RECORD EXTRACTS below:
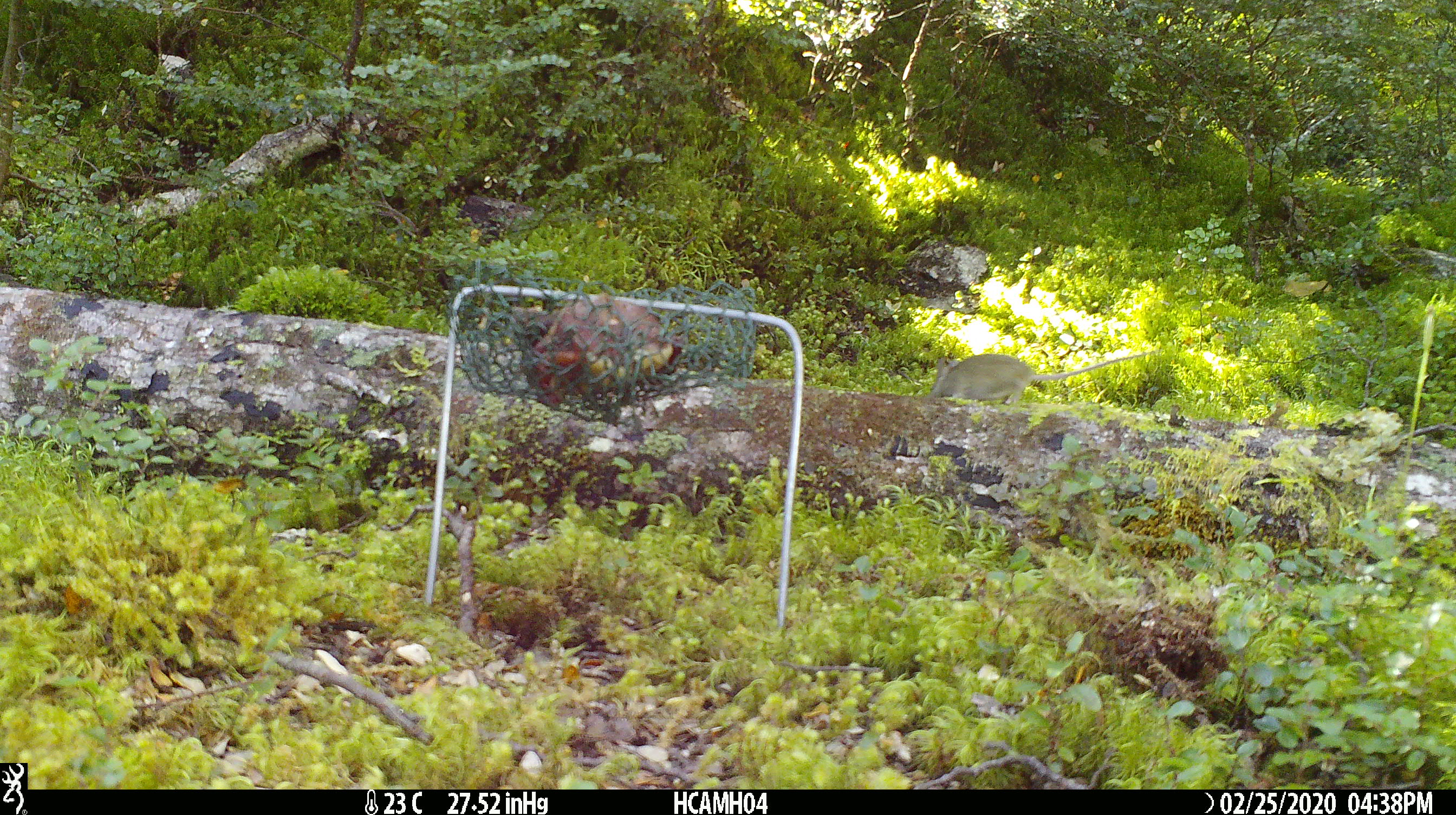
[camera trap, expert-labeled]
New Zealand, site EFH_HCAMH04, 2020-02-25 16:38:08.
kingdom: Animalia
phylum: Chordata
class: Mammalia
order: Rodentia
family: Muridae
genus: Mus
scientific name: Mus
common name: mouse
End of RECORD EXTRACTS.
Retype the records in full. Do not carry over the images.

# ANSWER SPACE
[camera trap, expert-labeled]
New Zealand, site EFH_HCAMH04, 2020-02-25 16:38:08.
kingdom: Animalia
phylum: Chordata
class: Mammalia
order: Rodentia
family: Muridae
genus: Mus
scientific name: Mus
common name: mouse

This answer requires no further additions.